As Census Bureau workers wrap up their massive decennial data collection effort, businesses are eager to know the results. Unfortunately, the numbers won't be released until next year. State total populations, used for reapportioning the House of Representatives, must be reported to President Obama by December 31st this year. But detailed results about the demographic characteristics of America's population and households will take years to fully tabulate. How has the Great Recession affected regional growth? Which cities are most impacted by immigration? As Baby Boomers turn "sixty-something," how are their living arrangements changing? Answers to these questions require not only fresh census results but time-consuming, in-depth analysis.

The final Census 2010 tally will draw a definitive portrait of America's population in 2010. In the meantime, several key trends are already apparent. A careful sifting of available population estimates and projections reveals likely results of the 2010 Census. What follows is an analysis, drawn from current statistics and the best-available demographic projections, that previews those key trends. Business planners can act today, knowing this tentative but reasonable sketch of the changing consumer landscape.

# # #

**Problems to solve:**
1 > Retype the census passage from "The final Census" up to and including "changing consumer landscape.".
2 > According to the census passage, by what date must state total populations be reported to the President?
3 > Using the census passage, explain why business planners can act before the final Census 2010 results come out.

**Listed records:**
# # #

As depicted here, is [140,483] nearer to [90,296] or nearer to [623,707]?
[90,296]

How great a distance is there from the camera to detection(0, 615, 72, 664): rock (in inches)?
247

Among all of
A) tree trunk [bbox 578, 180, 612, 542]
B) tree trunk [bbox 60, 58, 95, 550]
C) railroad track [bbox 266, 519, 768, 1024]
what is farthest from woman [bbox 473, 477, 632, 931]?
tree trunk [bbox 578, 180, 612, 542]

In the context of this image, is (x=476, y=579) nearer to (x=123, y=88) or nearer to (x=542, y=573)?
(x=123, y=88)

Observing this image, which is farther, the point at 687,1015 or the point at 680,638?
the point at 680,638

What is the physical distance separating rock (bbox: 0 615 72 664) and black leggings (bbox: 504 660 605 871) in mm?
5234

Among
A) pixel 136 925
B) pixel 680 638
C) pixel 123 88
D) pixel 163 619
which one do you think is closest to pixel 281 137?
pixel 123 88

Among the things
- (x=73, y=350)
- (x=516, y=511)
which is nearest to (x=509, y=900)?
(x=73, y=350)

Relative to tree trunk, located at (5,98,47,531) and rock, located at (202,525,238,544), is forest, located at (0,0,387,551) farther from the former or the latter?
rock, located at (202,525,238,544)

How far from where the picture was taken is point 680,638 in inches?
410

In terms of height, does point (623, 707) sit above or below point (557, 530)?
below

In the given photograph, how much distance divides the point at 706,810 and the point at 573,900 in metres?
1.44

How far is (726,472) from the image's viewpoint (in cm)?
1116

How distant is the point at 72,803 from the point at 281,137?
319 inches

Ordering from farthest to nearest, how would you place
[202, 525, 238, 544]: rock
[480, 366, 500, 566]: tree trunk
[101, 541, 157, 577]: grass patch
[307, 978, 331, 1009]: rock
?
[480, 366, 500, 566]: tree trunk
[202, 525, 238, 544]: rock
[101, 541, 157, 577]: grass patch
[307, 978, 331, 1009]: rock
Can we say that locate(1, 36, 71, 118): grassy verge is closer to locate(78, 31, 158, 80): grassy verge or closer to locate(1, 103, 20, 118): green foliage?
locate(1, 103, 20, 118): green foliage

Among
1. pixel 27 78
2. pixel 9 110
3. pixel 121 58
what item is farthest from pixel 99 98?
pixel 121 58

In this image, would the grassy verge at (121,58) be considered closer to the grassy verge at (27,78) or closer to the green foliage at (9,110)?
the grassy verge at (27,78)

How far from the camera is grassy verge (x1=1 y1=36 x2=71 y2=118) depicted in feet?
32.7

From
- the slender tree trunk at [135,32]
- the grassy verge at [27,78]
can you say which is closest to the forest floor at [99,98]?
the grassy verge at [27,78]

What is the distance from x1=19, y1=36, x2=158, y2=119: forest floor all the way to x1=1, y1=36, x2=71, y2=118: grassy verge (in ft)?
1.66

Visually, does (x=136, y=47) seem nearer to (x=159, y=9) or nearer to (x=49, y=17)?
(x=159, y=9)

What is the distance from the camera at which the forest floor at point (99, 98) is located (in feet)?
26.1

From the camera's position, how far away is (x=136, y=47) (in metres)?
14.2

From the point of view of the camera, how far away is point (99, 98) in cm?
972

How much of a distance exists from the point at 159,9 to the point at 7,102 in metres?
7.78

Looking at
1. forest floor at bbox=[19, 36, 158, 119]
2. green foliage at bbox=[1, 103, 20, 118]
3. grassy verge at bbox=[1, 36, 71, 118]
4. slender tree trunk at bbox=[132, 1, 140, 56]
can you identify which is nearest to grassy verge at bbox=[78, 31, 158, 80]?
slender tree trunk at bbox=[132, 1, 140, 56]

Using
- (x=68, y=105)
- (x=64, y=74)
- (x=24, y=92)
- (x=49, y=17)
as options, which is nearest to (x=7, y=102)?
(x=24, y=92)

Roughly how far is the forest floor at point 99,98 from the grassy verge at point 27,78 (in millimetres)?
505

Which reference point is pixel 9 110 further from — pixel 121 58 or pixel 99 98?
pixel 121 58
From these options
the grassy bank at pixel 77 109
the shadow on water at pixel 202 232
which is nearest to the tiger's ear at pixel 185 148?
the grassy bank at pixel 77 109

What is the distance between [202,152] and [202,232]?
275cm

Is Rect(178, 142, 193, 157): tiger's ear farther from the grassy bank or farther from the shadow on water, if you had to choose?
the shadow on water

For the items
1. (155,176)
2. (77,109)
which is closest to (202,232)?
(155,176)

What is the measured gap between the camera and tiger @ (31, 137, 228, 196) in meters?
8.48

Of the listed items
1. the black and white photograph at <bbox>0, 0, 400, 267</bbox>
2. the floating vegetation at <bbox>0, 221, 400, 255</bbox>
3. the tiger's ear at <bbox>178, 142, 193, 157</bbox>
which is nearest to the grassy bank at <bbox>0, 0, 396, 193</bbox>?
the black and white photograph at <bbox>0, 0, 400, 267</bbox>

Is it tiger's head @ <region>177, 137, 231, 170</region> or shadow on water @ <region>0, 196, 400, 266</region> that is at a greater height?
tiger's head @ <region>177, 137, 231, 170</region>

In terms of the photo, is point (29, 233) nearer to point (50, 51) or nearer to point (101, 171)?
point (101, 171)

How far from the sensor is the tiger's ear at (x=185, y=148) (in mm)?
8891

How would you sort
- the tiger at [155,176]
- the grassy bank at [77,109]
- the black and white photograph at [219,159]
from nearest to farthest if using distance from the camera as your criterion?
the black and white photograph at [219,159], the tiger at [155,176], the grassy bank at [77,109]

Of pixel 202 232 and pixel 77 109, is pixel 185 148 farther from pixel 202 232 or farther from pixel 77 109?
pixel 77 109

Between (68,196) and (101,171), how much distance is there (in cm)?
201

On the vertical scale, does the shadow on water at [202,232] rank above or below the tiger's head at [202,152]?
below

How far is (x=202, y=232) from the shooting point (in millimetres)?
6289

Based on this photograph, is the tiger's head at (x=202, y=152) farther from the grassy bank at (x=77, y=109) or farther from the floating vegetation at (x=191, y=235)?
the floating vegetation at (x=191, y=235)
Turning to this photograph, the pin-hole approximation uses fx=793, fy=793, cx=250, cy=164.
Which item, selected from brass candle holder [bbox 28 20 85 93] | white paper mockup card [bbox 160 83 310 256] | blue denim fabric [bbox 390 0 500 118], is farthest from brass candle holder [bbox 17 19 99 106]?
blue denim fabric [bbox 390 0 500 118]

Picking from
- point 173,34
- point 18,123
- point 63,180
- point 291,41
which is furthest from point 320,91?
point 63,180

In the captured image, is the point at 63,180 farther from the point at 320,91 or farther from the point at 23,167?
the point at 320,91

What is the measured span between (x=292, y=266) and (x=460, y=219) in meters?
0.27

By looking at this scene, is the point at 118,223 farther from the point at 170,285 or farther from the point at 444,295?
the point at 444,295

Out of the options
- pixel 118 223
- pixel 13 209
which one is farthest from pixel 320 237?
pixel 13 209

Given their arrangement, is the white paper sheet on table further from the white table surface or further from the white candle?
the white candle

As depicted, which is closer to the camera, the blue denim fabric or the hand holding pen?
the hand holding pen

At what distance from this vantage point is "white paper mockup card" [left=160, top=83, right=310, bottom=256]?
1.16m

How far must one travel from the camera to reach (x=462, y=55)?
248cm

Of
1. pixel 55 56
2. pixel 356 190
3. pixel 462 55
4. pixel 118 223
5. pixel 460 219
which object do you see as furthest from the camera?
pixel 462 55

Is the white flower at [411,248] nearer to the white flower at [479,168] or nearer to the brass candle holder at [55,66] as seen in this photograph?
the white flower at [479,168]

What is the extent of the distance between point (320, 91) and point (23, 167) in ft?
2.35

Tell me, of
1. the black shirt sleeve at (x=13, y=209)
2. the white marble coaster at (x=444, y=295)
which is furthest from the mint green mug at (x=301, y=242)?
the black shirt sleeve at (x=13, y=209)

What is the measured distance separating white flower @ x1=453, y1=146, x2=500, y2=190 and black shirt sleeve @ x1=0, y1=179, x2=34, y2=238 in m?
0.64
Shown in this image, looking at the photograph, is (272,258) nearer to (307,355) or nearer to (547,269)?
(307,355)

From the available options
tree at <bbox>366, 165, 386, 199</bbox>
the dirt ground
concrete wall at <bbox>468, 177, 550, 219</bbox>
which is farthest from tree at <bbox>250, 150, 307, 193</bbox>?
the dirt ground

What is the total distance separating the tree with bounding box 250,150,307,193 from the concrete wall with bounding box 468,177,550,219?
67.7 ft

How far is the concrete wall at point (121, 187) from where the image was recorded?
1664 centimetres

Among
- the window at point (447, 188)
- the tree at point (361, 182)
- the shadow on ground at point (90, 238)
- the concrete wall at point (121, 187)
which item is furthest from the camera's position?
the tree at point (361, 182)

# # #

**Answers in order:**
1 >
The final Census 2010 tally will draw a definitive portrait of America's population in 2010. In the meantime, several key trends are already apparent. A careful sifting of available population estimates and projections reveals likely results of the 2010 Census. What follows is an analysis, drawn from current statistics and the best-available demographic projections, that previews those key trends. Business planners can act today, knowing this tentative but reasonable sketch of the changing consumer landscape.

2 > By December 31st of this year.

3 > A careful sifting of available population estimates and projections already reveals the likely results of the 2010 Census. That gives planners a tentative but reasonable sketch of the changing consumer landscape.